こわい想い出

八話目

小さい頃、親が古い家を買って暮らしていた時期があった。
当時は子供部屋などなく、妹も含め親子4人で寝室で寝ていた。
若い頃の父親はいたずらが好きらしく、夜、僕や妹が寝る前に、ちょっと来いと居間に呼ぶことがあった。
そこには寝る前に顔にパックを貼り付けた母親がいた。
幼い僕は、母親の顔がなくなったと本気で泣いて怖がった記憶がある。

大人になって、妹に子どもができ、互いの小さい頃の昔の想い出話を語る機会があった。
僕がこの話をすると、妹も幼いながらに記憶にあったらしく、
あったあった。お兄ちゃんが泣いてたの覚えてる。私も訳わかんないまま、つられて泣いちゃったよ。
そう言われて、妹が泣いてたのは、母のあのパック姿を見て泣いた訳ではなかったのか。

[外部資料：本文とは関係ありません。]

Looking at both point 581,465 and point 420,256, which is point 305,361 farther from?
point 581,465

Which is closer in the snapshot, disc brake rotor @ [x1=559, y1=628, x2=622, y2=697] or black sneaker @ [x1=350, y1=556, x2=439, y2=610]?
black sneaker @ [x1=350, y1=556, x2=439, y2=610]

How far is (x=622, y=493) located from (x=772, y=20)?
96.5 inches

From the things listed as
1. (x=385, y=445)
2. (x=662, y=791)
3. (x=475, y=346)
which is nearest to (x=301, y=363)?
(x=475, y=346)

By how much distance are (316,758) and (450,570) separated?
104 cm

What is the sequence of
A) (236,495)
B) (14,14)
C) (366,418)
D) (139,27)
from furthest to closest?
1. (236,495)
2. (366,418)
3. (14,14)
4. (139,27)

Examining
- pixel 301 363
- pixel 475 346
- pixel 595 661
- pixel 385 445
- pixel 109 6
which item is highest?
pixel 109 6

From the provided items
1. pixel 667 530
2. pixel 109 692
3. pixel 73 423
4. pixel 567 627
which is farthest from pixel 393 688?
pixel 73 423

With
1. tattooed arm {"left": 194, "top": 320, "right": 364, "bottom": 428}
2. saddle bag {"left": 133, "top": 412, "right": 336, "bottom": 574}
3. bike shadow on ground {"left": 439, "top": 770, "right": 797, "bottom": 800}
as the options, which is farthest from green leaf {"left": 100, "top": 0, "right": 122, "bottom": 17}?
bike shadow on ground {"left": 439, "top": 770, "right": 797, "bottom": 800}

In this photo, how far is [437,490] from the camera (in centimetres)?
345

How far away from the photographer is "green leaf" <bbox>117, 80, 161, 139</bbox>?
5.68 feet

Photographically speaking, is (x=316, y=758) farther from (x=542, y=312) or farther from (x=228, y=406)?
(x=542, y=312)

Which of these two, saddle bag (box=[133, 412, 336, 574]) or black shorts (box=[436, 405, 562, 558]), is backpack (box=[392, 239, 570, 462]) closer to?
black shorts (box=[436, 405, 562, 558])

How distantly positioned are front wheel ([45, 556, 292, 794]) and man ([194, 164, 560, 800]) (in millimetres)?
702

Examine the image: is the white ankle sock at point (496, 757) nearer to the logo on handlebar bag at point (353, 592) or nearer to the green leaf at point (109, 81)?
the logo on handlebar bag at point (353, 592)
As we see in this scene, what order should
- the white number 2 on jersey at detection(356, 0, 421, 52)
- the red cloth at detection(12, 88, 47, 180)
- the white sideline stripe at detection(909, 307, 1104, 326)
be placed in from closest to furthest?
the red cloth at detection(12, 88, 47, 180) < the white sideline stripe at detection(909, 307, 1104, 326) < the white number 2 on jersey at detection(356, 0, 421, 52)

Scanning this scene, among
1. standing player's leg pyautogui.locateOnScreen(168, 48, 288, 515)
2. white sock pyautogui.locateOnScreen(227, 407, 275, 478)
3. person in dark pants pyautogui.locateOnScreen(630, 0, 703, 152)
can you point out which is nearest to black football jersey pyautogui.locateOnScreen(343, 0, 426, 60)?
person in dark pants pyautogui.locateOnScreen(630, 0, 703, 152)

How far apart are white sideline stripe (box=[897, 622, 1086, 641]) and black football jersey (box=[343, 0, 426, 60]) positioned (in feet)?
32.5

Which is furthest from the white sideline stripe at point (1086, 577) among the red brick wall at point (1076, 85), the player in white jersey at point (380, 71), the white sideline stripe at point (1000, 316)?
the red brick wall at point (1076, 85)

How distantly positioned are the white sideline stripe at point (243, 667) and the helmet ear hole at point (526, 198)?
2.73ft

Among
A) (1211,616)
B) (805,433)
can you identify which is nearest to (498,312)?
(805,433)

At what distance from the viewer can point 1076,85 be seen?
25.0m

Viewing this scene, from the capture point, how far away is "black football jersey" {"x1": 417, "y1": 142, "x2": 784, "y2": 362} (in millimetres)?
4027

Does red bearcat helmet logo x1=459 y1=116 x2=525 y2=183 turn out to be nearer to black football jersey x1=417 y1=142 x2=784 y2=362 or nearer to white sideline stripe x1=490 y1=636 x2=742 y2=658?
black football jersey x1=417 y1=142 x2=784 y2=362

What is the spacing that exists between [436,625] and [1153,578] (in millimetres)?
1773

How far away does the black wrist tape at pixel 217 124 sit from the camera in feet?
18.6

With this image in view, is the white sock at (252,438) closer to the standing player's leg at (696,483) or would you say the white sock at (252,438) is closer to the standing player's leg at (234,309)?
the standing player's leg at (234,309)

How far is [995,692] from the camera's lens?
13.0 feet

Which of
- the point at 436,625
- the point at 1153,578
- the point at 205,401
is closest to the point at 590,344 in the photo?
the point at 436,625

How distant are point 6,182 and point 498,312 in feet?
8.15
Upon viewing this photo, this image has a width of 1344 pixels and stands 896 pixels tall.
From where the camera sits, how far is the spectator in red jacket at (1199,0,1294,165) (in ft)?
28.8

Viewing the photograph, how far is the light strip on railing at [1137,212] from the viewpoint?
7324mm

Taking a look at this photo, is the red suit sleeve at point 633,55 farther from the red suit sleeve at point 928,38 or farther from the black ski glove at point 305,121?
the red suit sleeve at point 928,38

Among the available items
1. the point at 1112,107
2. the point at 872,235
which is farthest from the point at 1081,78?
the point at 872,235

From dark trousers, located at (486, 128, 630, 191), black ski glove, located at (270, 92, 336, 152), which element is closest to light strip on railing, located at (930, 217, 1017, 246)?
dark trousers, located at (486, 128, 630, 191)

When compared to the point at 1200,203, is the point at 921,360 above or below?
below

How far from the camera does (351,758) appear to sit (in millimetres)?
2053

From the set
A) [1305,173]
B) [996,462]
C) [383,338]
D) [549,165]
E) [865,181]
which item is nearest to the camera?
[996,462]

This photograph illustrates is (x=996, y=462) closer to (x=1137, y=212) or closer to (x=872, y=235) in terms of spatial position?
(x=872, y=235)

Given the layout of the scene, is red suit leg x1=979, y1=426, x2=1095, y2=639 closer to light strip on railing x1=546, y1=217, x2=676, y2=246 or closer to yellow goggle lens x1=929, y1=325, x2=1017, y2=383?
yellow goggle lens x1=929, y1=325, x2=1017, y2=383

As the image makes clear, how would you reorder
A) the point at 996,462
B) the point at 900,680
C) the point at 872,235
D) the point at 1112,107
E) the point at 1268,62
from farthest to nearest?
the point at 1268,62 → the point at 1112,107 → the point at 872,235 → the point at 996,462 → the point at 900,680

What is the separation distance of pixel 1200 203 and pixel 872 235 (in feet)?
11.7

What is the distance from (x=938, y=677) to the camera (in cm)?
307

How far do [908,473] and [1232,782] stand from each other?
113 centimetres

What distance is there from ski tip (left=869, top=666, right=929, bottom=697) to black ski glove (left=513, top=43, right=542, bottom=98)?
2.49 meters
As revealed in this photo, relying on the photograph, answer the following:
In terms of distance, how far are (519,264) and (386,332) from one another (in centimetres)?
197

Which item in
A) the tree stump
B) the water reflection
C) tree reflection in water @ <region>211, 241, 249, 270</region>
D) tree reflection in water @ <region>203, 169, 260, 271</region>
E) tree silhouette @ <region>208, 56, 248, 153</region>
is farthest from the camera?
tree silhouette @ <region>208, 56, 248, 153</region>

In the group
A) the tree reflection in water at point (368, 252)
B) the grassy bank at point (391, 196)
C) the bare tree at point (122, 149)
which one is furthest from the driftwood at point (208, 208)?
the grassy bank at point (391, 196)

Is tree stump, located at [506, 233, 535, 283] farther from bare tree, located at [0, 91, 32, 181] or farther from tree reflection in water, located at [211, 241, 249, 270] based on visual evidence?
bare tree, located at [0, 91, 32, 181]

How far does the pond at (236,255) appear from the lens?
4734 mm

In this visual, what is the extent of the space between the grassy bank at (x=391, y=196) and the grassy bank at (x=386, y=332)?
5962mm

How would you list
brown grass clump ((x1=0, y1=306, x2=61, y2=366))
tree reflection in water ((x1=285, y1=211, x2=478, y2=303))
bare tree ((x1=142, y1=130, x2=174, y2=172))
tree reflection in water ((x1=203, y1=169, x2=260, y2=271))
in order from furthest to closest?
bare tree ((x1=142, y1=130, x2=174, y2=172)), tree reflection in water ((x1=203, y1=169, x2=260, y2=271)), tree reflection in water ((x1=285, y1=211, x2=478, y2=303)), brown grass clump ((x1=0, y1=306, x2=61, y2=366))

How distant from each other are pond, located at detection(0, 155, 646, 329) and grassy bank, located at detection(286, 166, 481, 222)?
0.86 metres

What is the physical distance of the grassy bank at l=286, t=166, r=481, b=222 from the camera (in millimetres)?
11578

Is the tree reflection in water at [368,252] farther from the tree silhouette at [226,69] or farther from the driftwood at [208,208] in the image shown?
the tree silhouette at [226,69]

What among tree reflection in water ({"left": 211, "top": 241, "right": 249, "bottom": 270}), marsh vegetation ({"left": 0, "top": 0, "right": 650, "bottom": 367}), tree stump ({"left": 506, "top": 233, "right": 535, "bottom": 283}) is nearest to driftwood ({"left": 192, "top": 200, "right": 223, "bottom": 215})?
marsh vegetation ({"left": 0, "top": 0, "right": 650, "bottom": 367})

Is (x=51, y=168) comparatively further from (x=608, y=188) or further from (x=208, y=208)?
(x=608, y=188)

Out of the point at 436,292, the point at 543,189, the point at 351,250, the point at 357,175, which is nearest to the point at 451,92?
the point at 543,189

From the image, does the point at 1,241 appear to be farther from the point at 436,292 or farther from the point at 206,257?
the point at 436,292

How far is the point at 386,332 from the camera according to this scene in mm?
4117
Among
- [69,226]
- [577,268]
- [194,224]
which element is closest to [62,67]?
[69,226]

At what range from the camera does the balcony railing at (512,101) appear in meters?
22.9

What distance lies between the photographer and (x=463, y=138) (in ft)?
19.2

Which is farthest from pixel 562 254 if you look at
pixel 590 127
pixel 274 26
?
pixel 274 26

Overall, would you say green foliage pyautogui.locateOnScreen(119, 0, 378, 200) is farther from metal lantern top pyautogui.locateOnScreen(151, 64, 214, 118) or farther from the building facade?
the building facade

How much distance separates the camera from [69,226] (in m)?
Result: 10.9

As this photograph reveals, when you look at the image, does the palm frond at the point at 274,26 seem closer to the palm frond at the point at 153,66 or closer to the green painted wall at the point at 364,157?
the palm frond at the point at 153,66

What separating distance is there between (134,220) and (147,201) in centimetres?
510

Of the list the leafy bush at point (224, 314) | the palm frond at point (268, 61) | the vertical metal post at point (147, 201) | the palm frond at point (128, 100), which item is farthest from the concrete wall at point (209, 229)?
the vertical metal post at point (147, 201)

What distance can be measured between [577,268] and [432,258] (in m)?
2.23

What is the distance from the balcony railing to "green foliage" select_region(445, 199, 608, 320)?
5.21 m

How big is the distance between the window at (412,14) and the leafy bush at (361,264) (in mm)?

と今になって知った。
続けて妹はこんなことを言う。

私もお父さんにやられたことあるよ。
お母さんとお風呂に入ってるときにさ、お父さん、窓から顔出して、すごい怖い顔して覗き込んできたりしたことあったよ。

ん?
私の記憶では風呂場にある窓は、明かり取り用の横に細長い窓で、くもりガラスなので、覗こうとしても顔半分くらいしか見えないはず。
しかも風呂場があった場所は、隣地の境界の塀に近くて、雑草が生い茂っていて、子どもの感覚でも狭くて人が入るようなスペースがなかったと記憶している。
ましてや小さい頃は、母と妹が風呂に入っているとかは、だいたい父親は私と一緒に居間でテレビを見ていたように覚えている。

怖い顔ってどんな感じ?
私が聞くと、妹は、
うーん、具体的なことはハッキリと覚えてないんだけど、とにかく怖いって記憶だけ覚えてるんだよね。

ちなみに私はそんなものは見たことない。
そもそも、風呂場があった場所の記憶ははっきり覚えているが、そこで風呂に入った記憶が全くないのである。